I know that in the long run competition math won't be relevant to graduate school, but I don't think it would hurt to acquire a broader background.

That said, are there any particular texts you would recommend? For Algebra, I've heard that Dummit and Foote and Artin are standard texts. For analysis, I've heard that Baby Rudin and also apparently the Stein-Shakarchi Princeton Lectures in Analysis series are standard texts.

Assuming you know analysis up to the Riemann integral and some basic stuff on uniform convergence of functions, then I think almost everything I mentioned is covered in chapters 2 and 3 of Fourier Analysis: An Introduction by Stein and Shakarchi. The only exception is Carleson's Theorem, which is very hard and if you really do need it then you'd be better off treating it as a black box.

To piggy back off of danielsmw's answer...

> Fourier analysis is used in pretty much every single branch of physics ever, seriously.

I would phrase this as, "partial differential equations (PDE) are used in pretty much every single branch of physics," and Fourier analysis helps solve and analyze PDEs. For instance, it explains how the heat equation works by damping higher frequencies more quickly than the lower frequencies in the temperature profile. In fact Fourier invented his techniques for exactly this reason. It also explains the uncertainty principle in quantum mechanics. I would say that the subject is most developed in this area (but maybe that's because I know most about this area). Any basic PDE book will describe how to use Fourier analysis to solve linear constant coefficient problems on the real line or an interval. In fact many calculus textbooks have a chapter on this topic. Or you could Google "fourier analysis PDE". An undergraduate level PDE course may use Strauss' textbook whereas for an introductory graduate course I used Folland's book which covers Sobolev spaces.

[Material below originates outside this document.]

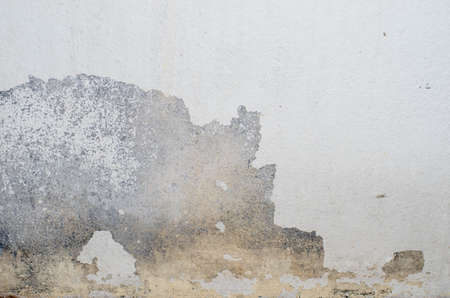 peeling paint: Old Wallpaper - Peeling paint Stock Photo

If you wanted to study Fourier analysis without applying it to PDEs, I would suggest Stein and Shakarchi or Grafakos' two volume set. Stein's book is approachable, though you may want to read his real analysis text simultaneously. The second book is more heavy-duty. Stein shows a lot of the connections to complex analysis, i.e. the Paley-Wiener theorems.

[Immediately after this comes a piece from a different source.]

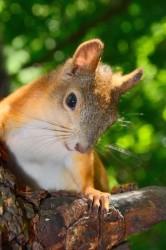 squirrel_2011_0455.jpg: 532x800, 112k (30.05.2012 21:34)
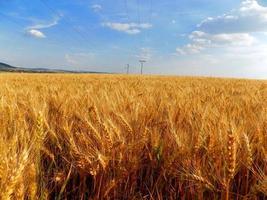 kornfält och himmel foto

A field not covered by danielsmw is that of electrical engineering/signal processing. Whereas in PDEs we're attempting to solve an equation using Fourier analysis, here the focus is on modifying a signal. Think about the equalizer on a stereo. How does your computer take the stream of numbers representing the sound and remove or dampen high frequencies? Digital signal processing tells us how to decompose the sound using Fourier analysis, modify the frequencies and re-synthesize the result. These techniques can be applied to images or, with a change of perspective, can be used in data analysis. We're on a computer so we want to do things quickly which leads to the Fast Fourier Transform. You can understand this topic without knowing any calculus/analysis but simply through linear algebra. You can find an approachable treatment in Strang's textbook.

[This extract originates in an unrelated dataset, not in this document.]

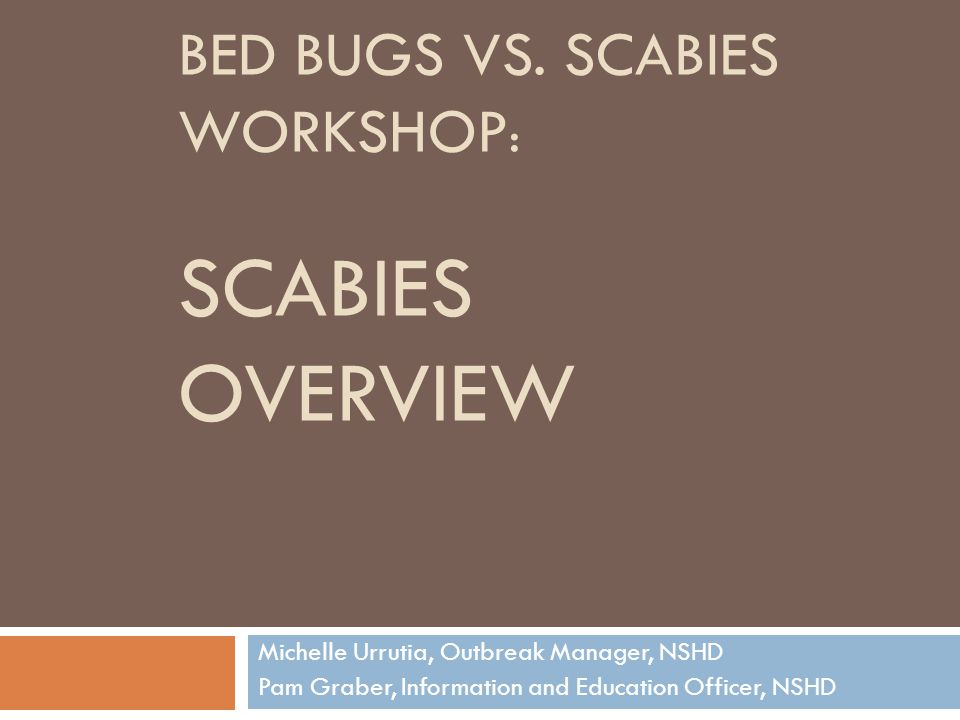 BED BUGS VS. SCABIES WORKSHOP : SCABIES OVERVIEW Michelle Urrutia, Outbreak Manager, NSHD Pam Graber, Information and Education Officer, NSHD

If you know some abstract algebra, topology and analysis, you can study Pontryagin duality as danielsmw notes. Sometimes this field is called abstract harmonic analysis, where the word abstract means we're no longer discussing the real line or an interval but any locally compact abelian group. An introductory reference here would be Katznelson. If you drop the word abelian, this leads to representation theory. To understand this, you really need to learn your abstract/linear algebra.

Random links which may spark your interest:

• Fourier analysis also finds applications in number theory, for example in the Hardy-Littlewood circle method.
  
• Solving cubic equation using discrete Fourier transform
  
• The Wavelet transform
  
• Fourier optics
  
• Monstrous moonshine
  
• Fractional Laplacian/calculus

I've heard that Fourier Analysis: An Introduction by Stein and Shakarchi is an excellent text. Actually all four books in that series have been given glowing reviews by the people I've spoken to. I plan to pick up all of them once I find them cheap enough...

It may interest you that one of the authors, Elias Stein, is a leading figure in the field of harmonic analysis.